[SOURCE PASSAGE Boundary: Start]

Shah Nawaz Khan (Urdu: شاہ نواز خان‎; 24 January 1914 – 9 December 1983) was an Indian politician who served as an officer in the Indian National Army during World War II. After the war, he was tried, convicted for treason, and sentenced to death in a public court-martial carried out by the British Indian Army. The sentence was commuted by the Commander-in-chief of the Indian Army following unrest and protests in India.

Khan, who rose to the rank of Captain in the Indian Army, was captured by the Japanese after the fall of Singapore in 1942. A prisoner of war in Singapore, he was profoundly influenced by Subhas Chandra Bose's speeches asking POWs to join the Indian National Army and to fight for a free India. He later stated:

"It will not be wrong to say that I was hypnotized by his personality and his speeches. He placed the true picture of India before us and for the first time in my life I saw India, through the eyes of an Indian."

Impressed by Bose’s patriotic speeches, Nawaz joined the INA in 1943. He was included in the Cabinet of the Arzi Hukumat-e- Azad Hind (INA) formed by Bose. Later, Bose decided to select a regiment consisting of the cream of the INA and send it to action to spearhead the advance into India. Khan led the army into North-Eastern India, seizing Kohima and Imphal which were held briefly by the INA under the authority of the Japanese. In December 1944, Shah Nawaz Khan was appointed Commander of the 1st Division at Mandalay.

[SOURCE PASSAGE Boundary: End]

■ WHAT YOU NEED TO DO:
(a) In the passage on Shah Nawaz Khan, rewrite the part from "Impressed by Bose’s" up to and including "Division at Mandalay.", swapping "regiment" for "brigade".
(b) According to the passage on Shah Nawaz Khan, where was he appointed Commander of the 1st Division in December 1944?
(c) Write the next part of the passage on Shah Nawaz Khan, starting after its final sentence.

[DATA SECTION Boundary: Start]

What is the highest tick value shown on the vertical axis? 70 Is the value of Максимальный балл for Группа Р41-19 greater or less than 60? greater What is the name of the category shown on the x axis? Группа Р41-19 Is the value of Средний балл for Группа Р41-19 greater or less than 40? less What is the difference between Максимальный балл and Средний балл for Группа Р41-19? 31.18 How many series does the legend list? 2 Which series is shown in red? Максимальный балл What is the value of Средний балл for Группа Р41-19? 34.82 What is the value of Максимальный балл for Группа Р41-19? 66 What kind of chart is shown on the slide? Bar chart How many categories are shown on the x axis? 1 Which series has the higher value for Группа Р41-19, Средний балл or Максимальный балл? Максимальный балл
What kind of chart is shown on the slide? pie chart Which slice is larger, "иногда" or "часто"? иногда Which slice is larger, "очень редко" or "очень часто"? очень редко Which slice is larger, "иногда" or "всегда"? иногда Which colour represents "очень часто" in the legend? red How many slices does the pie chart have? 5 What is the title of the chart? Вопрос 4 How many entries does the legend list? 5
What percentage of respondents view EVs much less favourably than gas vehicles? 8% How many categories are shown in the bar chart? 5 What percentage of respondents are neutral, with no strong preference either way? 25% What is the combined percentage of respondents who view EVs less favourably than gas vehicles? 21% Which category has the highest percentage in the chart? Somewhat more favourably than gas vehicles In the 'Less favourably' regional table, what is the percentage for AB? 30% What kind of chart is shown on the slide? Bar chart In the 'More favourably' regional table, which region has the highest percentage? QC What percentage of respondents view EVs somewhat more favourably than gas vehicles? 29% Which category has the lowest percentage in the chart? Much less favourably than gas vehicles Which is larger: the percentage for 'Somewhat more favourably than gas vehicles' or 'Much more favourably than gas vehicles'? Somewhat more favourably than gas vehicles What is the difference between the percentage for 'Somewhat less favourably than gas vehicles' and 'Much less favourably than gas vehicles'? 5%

[DATA SECTION Boundary: End]

■ ANSWERS TO THE EXERCISES:
(a)
Impressed by Bose’s patriotic speeches, Nawaz joined the INA in 1943. He was included in the Cabinet of the Arzi Hukumat-e- Azad Hind (INA) formed by Bose. Later, Bose decided to select a brigade consisting of the cream of the INA and send it to action to spearhead the advance into India. Khan led the army into North-Eastern India, seizing Kohima and Imphal which were held briefly by the INA under the authority of the Japanese. In December 1944, Shah Nawaz Khan was appointed Commander of the 1st Division at Mandalay.

(b) Mandalay

(c)
Khan was tried, along with General Prem Sahgal and Colonel Gurbaksh Singh Dhillon, for "waging war against the King Emperor" in a public court martial at the Red Fort in Delhi. They were defended by Sir Tej Bahadur Sapru, Jawaharlal Nehru, Asaf Ali, Bhulabhai Desai, Kailash Nath Katju and others based on the defence that they should be treated as prisoners of war as they were not paid mercenaries but bona fide soldiers of a legal government, the Provisional Government of Free India, or the Arzi Hukumat-e-Azad Hind, "however misinformed or otherwise they had been in their notion of patriotic duty towards their country" and as such they recognized the free Indian state as their sovereign and not the British sovereign. During the trial, Khan cited the differential treatment meted out to Indian versus British soldiers in the Indian Army. In his testimony, Khan testified that no Indian officers were given the command of a division and only one was allowed to command a Brigade. Khan was given the death sentence by the court but that sentence was reduced to cashiering by the Commander-in-Chief of the Indian Army.